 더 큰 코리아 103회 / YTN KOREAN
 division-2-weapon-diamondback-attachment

******

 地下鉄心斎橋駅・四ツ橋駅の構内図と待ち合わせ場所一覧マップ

******

PROBLEM DETAILS: Take the listing above and repeat exactly the lines from the one containing "더 큰 코리아 103회 / YTN KOREAN" through the one containing "division-2-weapon-diamondback-attachment", both included.

SOLUTION FOR THIS TASK:
 더 큰 코리아 103회 / YTN KOREAN
 division-2-weapon-diamondback-attachment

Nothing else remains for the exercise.